Quando il sole illuminò il lago e i boschi ci venne concessa una sosta. Fummo
superati da un gruppo di militari americani, giovanissimi, otto bianchi e tre
neri. Dopo l'otto settembre, lasciato il campo di concentramento in Toscana,
avevano trascorso lungo tempo in una cascina di contadini emiliani, poi
erano arrivati a piccole tappe fino al lago di Como, compiendo l'ultimo tratto
racchiusi un casse di legno, sull'autocarro di uno sconosciuto. Riprendemmo la
salita. Gli spalloni ci avevano ordinato il silenzio assoluto. Esploravano i
boschi col binocolo: «Le pattuglie di tedeschi e fascisti battono l'altro
sentiero, più a nord, ma bisogna stare in guardia». Giuliano K., alto e
biondo, l'aria inconfondibile del ragazzo svizzero, sorrideva incredulo come se
quelli esagerassero. Sotto la vetta correva la rete di confine. Gli spalloni ci
condussero dove era stato aperto un varco, ci fecero strisciare nell'erba, ci
passarono i bagagli e scomparvero senza dire una parola. Alla partenza da
Moltrasio avevano il loro compenso, sei mila lire, con l'impegno di condurci
fino ai dintorni del primo paese svizzero, Bruzzella, dove un amico ci avrebbe
raccolti. Rimasti soli, senza guida, cercammo inutilmente il gruppo dei
prigionieri americani. Erano rimasti indietro. In quel momento sentimmo
dalla parte italiana degli spari e grida, raffiche di mitra. Mi lanciai in
discesa verso un bosco di castagni, seguito da Giuliano. Una corsa senza
prendere fiato, giù nella valle, fino a imbatterci in due gendarmi svizzeri,
divisa verde e parlata ticinese. Dopo aver esaminato i nostri documenti dissero
che Giuliano, con quel cognome svizzero e i parenti molto noti a Zurigo,
poteva restare. Gentilmente mi dissero che io dovevo scegliere: «Lei rientra in
Italia ripassando dal "monte Bisbino oppure verrà accompagnato a Chiasso e
consegnato alla Polizia italiana e tedesca di confine». Le mie domande di
spiegazioni non ottennero alcun risultato. Giuliano, con una generosità che non
dimenticherò mai, disse semplicemente: «Io non lascio il mio amico, ritorno in
con lui Italia». In fondo all'anima mi sentivo contento: segretamente
avevo sperato di incontrare ostacoli insormontabili per ritornare da Speranza.
Senza convinzione mi incamminai con Giuliano quando propose: «Lasciamo che i
gendarmi si allontanino, poi rientriamo». Si sentivano i campanacci delle
vacche, verso Bruzzella.
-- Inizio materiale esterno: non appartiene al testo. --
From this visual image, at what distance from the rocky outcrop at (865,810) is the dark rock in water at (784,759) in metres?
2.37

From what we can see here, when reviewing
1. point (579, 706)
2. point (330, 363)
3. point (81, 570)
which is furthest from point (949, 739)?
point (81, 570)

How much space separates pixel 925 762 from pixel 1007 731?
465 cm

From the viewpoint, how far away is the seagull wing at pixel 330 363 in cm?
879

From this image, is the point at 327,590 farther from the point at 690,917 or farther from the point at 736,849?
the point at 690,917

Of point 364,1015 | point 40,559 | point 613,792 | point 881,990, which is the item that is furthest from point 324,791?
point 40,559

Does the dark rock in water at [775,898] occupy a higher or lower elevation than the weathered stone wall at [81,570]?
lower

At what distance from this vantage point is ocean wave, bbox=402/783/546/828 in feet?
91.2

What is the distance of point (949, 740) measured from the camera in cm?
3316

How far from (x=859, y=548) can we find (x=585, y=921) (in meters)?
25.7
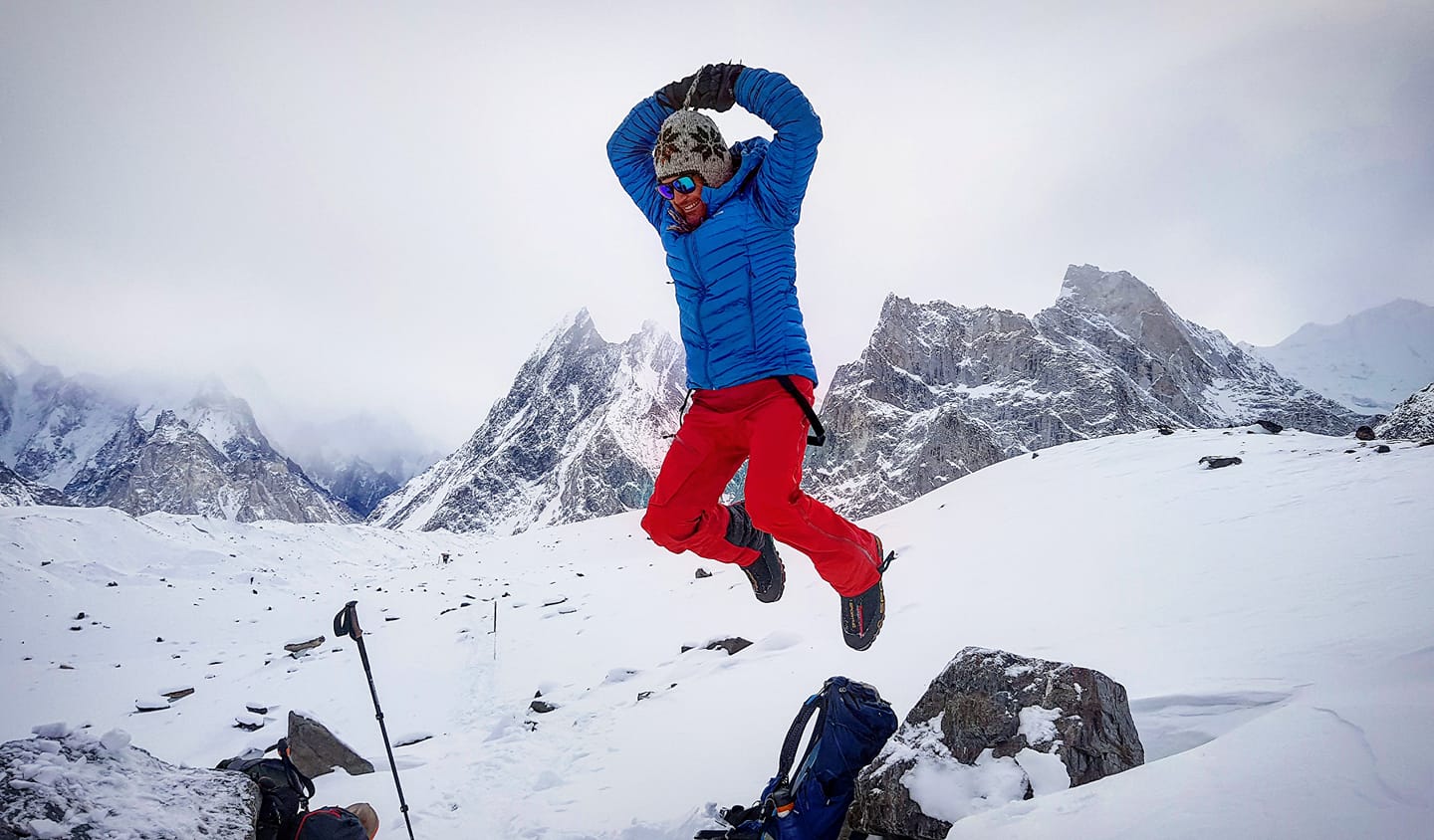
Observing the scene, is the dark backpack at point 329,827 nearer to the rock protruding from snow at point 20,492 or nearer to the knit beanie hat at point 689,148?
the knit beanie hat at point 689,148

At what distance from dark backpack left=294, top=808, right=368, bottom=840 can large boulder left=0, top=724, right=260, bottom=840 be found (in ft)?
0.85

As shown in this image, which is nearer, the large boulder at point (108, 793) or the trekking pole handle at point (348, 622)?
the large boulder at point (108, 793)

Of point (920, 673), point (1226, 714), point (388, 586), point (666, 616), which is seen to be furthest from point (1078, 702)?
point (388, 586)

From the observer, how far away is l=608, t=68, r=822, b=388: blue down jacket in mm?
3840

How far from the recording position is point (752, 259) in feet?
13.1

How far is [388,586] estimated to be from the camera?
24672 millimetres

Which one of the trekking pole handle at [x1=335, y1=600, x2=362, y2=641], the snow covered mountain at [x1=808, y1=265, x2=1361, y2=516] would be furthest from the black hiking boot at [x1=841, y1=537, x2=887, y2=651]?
the snow covered mountain at [x1=808, y1=265, x2=1361, y2=516]

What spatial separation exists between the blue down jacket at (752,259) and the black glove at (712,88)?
0.28ft

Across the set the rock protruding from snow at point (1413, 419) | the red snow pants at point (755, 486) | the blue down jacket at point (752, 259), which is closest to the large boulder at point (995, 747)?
the red snow pants at point (755, 486)

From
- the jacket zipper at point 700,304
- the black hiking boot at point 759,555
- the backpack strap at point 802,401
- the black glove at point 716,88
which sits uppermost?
the black glove at point 716,88

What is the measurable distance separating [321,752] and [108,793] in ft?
15.9

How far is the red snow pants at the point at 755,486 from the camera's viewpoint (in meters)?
3.81

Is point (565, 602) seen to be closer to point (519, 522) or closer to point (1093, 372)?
point (1093, 372)

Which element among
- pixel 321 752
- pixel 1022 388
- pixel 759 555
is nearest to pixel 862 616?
pixel 759 555
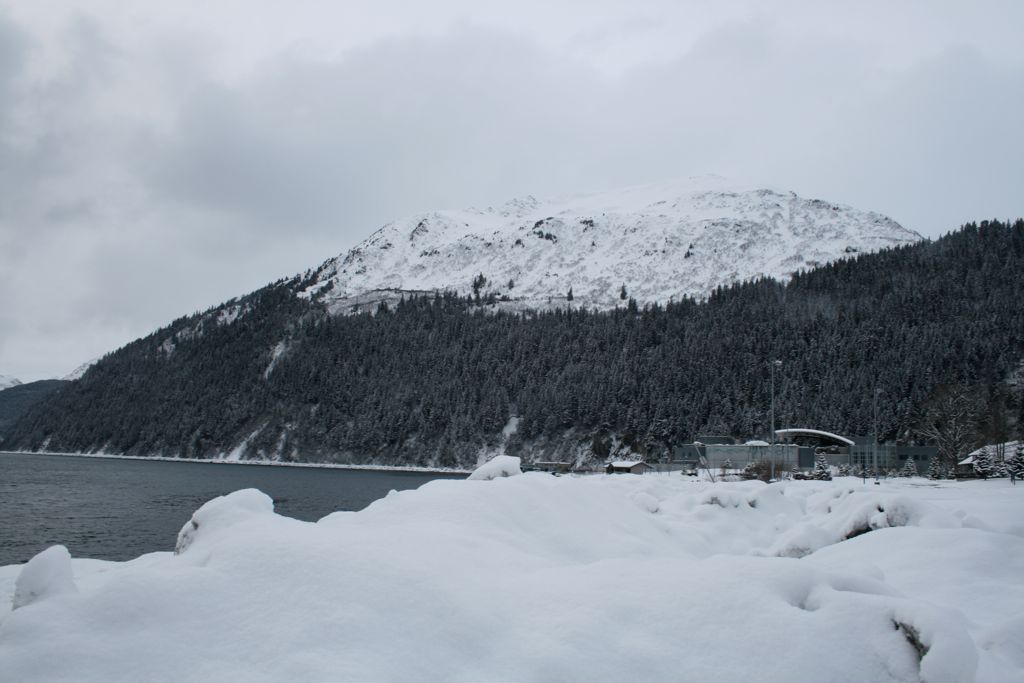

Ci inoltrammo nel folto del bosco, ma dopo pochi minuti
di discesa ecco i due gendarmi svizzeri, questa volta con il fucile spianato.
Implacabili, Ci imposero di risalire immediatamente verso la rete di confine: «Se
fate i furbi altre pattuglie vi prendono e vi portano al posto di frontiera dei
nazifascisti». Ritrovammo il buco nella rete. Le tracce del calpestio sull'erba
ci condussero a una radura verdissima su cui erano stesi i corpi di sette
soldati americani. Un altro sembrava seduto contro un cespuglio, il volto rosso
di sangue. I tre negri pendevano dai rami di una grossa quercia. La mia bocca si
riempì d'acqua; ne ricordai per anni il sapore acidulo. Incontrai lo sguardo di
Giuliano, assolutamente vuoto, e rimasi immobile accanto a lui per pochi
secondi. Di scatto, come a un comando secco, corremmo via a balzi, buttandoci
a terra nei tratti scoperti per osservare cautamente se nei dintorni c'erano
tedeschi o fascisti. Dal bosco arrivò una raffica breve. Ci nascondemmo fra i
cespugli. Dopo l'abbaiare di diversi cani, un’altra raffica velocissima.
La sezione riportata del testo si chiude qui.